There is a lot of sweet crap out there that uses bleached, processed flours, refined white sugar (or worse, artificial sweeteners) and damaged oils – i.e. anything in a packet – and these should be avoided as much as possible, as they are damaging to our health. But if you’re wiling to cook for yourself and purchase quality, whole ingredients then sweet foods can be a pleasurable part of any healthy diet.
This is the first cake I’ve made from Wholefood Baking. It doesn’t rise a great deal but the combinations of flavours are heavenly, and no one will suspect that this is a gluten-free, dairy-free cake full of health.
Carrot, pistachio and amaranth cake
¾ cup rapadura sugar
3 eggs, at room temperature
½ cup amaranth flour
¼ tsp baking powder
finely grated zest of 2 oranges
½ tsp ground cardamom
100g lightly roasted pistachios, ground neither too fine nor too coarse*, plus an extra handful left whole to sprinkle on top
180g finely grated carrot (about 1 large carrot)

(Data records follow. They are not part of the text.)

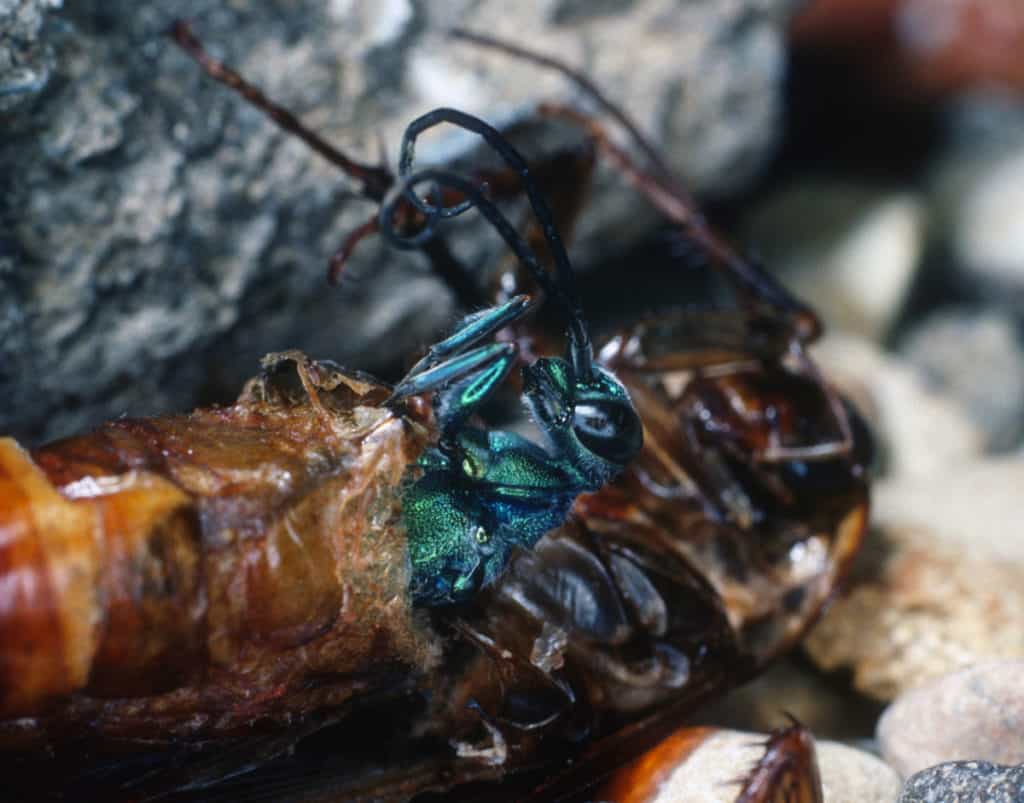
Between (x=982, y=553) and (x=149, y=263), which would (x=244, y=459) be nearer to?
(x=149, y=263)

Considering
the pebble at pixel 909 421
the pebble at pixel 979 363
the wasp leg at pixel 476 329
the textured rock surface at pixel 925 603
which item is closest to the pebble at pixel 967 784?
the textured rock surface at pixel 925 603

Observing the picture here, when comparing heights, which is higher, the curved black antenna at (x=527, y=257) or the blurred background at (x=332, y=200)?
the blurred background at (x=332, y=200)

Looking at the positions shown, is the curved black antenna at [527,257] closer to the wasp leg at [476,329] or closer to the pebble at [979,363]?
the wasp leg at [476,329]

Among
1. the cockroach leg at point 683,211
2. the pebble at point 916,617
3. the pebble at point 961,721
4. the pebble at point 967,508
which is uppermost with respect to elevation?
the cockroach leg at point 683,211

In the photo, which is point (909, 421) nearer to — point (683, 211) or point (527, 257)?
point (683, 211)

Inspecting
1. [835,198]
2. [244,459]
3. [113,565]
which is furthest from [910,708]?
[835,198]

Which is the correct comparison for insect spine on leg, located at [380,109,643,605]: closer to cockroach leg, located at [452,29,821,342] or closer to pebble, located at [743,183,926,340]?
cockroach leg, located at [452,29,821,342]

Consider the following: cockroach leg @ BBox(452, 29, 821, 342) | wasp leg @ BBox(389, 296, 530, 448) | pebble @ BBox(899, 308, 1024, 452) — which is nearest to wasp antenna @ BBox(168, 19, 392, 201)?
cockroach leg @ BBox(452, 29, 821, 342)
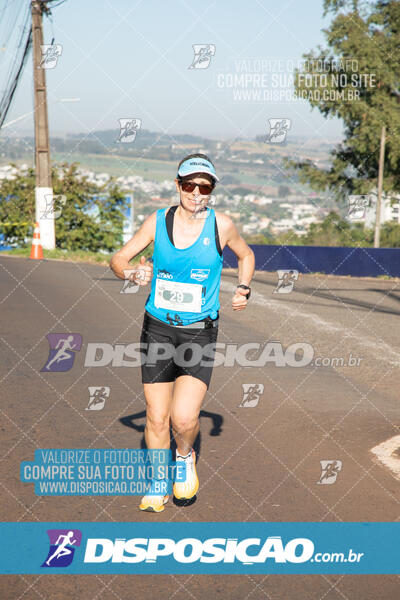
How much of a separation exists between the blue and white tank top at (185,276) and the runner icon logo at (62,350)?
4.14 metres

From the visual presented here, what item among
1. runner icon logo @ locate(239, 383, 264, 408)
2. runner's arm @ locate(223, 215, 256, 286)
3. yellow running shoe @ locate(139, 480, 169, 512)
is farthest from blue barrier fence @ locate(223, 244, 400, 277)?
yellow running shoe @ locate(139, 480, 169, 512)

⅓ cup (80ml) macadamia nut oil
- preheat the oven to 180°C/350°F
- line the base and sides of an 18cm springform cake tin with baking paper
- beat the sugar and eggs with an electric beater until thick and creamy and tripled in volume. It will resemble meringue, in that it is glossy and aerated but I found I couldn’t get it to stand stiff like meringue does. It will take 5 or so minutes to achieve this consistency
- place the amaranth flour, baking powder, orange zest, cardamom and ground pistachios into a large mixing bowl, and mix well
- add the carrot and use your fingers to very lightly mix it with the dried flour mix
- add the oil and again use your fingers to gently distribute it
- add half the beaten egg mix to the flour mix and very gently fold through, doing your best to make sure the carrot is evenly distributed without over-folding the egg mixture and collapsing the air
- add the remaining egg mixture and fold through gently with a light, long sweeping movement. Pour the mix into the prepared cake tin
- bake for 50-60 minutes, or until the cake feels firm and set in the middle and sides when you touch it
- when cooked, turn off the oven, open the door and leave the cake sitting inside it until the cake is warm to cool, then remove from the oven and completely cool in the tin until moving to a wire rack
- prepare the icing below and smooth it over the top. Roughly chop the extra handful of lightly roasted pistachios and sprinkle over the top of the cake.
* I found this a little hard to decipher, so I just made sure I didn’t grind the pistachios in my coffee grinder long enough to become a flour – see the photo above to see the size of the ground pistachios I made.
I based this icing on one my friend Lesh had made, using coconut butter instead of icing sugar, as I’m not a great fan of regular icing. Coconut butter may be a little hard to find, but a good health food store should stock it. But be careful, as coconut butter is often confused for coconut oil, so be sure of what you’re buying, as oil won’t work for this recipe.
To make your own, put 200g of organic desiccated coconut in a high-powered blender, like a vitamix or thermomix, and blend until it is thick, smooth and liquidy. Simple! Any left overs can be used as a spread, in bliss balls, in recipes calling for nut butters or stirred into porridge for some added goodness.
½ cup (125g) coconut butter
juice of 1 orange
1-2 tbsp maple syrup
- If you’re making the butter fresh, then it will be warm enough to simply whip in the juice with a fork, stirring until well combined
- If it’s solid, then you may want to soften it by putting the jar of butter in a bowl and pouring boiling water into the bowl. Or, put the ½ cup directly into a saucepan and heat until just softened. Then stir in the orange juice and mix well
- Start with 1 tablespoon of maple syrup and mix in well. Taste and add the second tablespoon if desired.